À un responsable religieux ? Pas davantage. À « l’honnête homme » ? C’est beaucoup plus ambitieux que cela, y a une mysticité de Poussin qui se confond avec celle de ses paysages, une énergie d’allusion omniprésente qui ne se laisse pas résumer. L’enseignement a pour but la délectation : vous ne saurez que ce que vous avez senti, rien d’autre. Prenez La Naissance de Bacchus : le récit mythique n’est pas « raconté », il s’incarne, s’articule en sous-main, en sous-bois, il se fait discret à l’intérieur même de la matière comme la métamorphose naturelle d’où il vient et qu’il veut seulement suggérer. Mercure ? Un manteau rouge inexplicable. Narcisse stérile ? Un écho bleuté. Des nymphes ? Sans doute, mais surtout une force de végétation et de rêve. Même « leçon » avec le célèbre Orion aveugle : voici comment vous y verriez d’instinct si vous étiez guidé, corps à la fois très grand et très petit, par l’intuition globale habitant le ciel. Les Saisons ? Certes, le printemps prolifère en vert, l’été barre les yeux dans le blé frontal, l’automne exagère (grappe de raisin géante au premier plan), l’hiver noie et annule : mais que donnent ces quatre tableaux vus en un ? Une fois l’intention dite avec des mots, tout s’enfuit ou devient interminable (cycle de la vie et de la mort, etc.). Sauf qu’avec des feuilles, des corps nus submergés, un soleil voilé, quelques repères bibliques et une barque qui chavire, c’est tout autre chose : Poussin veut qu’on prouve ce qu’on croit savoir. Dîtes-nous une sensation qui démontre une idée, et pas le contraire. Je perçois et je sens, donc je pense. Je suis, donc ma pensée a simultanément plusieurs sens dont un certain mutisme à la clé.

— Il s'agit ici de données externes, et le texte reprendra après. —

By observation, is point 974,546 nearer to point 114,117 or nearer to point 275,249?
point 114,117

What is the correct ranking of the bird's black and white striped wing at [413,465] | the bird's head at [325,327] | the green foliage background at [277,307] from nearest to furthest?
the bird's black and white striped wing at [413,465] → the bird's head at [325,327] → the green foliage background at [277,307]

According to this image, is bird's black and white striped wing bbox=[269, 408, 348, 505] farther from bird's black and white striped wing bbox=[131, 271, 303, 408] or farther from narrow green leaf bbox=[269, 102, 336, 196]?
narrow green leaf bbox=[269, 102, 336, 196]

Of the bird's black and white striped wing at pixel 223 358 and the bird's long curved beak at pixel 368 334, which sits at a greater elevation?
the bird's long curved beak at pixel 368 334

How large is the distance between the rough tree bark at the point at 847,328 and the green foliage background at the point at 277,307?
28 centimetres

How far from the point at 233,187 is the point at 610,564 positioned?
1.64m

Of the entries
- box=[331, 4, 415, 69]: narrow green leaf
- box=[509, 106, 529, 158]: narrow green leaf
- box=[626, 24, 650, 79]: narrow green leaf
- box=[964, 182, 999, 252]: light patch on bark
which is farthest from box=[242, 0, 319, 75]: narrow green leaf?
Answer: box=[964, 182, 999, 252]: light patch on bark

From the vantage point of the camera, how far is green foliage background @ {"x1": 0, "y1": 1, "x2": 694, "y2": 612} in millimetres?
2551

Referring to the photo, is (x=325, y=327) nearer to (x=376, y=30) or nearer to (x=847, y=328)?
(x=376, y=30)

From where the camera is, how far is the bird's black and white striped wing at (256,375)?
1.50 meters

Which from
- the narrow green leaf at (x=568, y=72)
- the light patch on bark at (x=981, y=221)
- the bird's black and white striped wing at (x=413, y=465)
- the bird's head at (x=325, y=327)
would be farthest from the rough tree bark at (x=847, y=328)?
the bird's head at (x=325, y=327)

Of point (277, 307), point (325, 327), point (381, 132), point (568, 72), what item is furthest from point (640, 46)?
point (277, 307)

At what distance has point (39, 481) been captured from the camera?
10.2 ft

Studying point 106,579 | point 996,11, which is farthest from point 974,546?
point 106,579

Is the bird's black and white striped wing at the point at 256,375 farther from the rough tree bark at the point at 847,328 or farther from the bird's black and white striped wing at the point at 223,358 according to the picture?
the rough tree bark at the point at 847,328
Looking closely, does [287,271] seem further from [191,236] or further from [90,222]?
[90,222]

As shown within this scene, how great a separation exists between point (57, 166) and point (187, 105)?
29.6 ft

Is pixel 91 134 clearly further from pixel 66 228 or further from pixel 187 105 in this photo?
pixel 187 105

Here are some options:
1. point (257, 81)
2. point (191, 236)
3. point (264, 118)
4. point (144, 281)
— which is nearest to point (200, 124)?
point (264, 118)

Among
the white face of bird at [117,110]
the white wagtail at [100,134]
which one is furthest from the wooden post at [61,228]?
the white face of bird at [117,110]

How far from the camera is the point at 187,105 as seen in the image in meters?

Les secrètes aventures de l’ordre

On ne se libère pas des images en fermant les yeux puisque le sommeil en abuse. On ne s’en débarrasse pas non plus par l’attitude prude du sage. On les déroute en les piégeant dans une construction étagée. Violence ? Enlèvement des Sabines ? Massacre des Innocents ? Juste pour dire que le viol ou le meurtre sont des épisodes de l’immobilité de base. Funérailles ? Une tache vite escamotée mais qui pourtant reste là, sous le soleil, blanc de linceul passant, petite poussière de cendres. Une bacchanale ? L’ivresse ou la mort ne troubleront pas longtemps les bosquets, c’est-à-dire la palette, les pinceaux, les touches. Là, tout n’est qu’ordre et beauté d’autant plus poignants (Borges : « les secrètes aventures de l’ordre ») que la morsure d’un serpent, souvent, les menace et les empoisonne (Orphée et Eurydice). Et pourtant, intégrée à la scène, la destruction inévitable a pour conséquence un retour au tableau, à son imminence, à ce qu’un jeune écrivain a appelé autrefois son inclamation. Poussin : « Le bien juger est difficile si l’on n’a pas, en cet art, grande théorie et grande pratique jointes ensemble. »

Technicien de la présence

Poussin est un technicien de la présence définie ainsi par un philosophe dont il faudra reparler un jour : « La présence est ce qui, nous attendant, est au-devant de nous, venant à notre rencontre ; c’est ce qui attend que nous nous y exposions ou que nous nous y fermions, c’est l’à-venir rigoureusement pensé [4] » Pour la même raison essentielle, la peinture de Poussin signe sans cesse la contradiction : « Anéantir le principe de contradiction (Note 8) pour sauver la contradiction comme statut de la réalité du réel [5] » Grand mouvement en tous sens, grande stabilité. Grande concentration, grande diffusion. Ici, triade évidente : Poussin, Cézanne, Picasso.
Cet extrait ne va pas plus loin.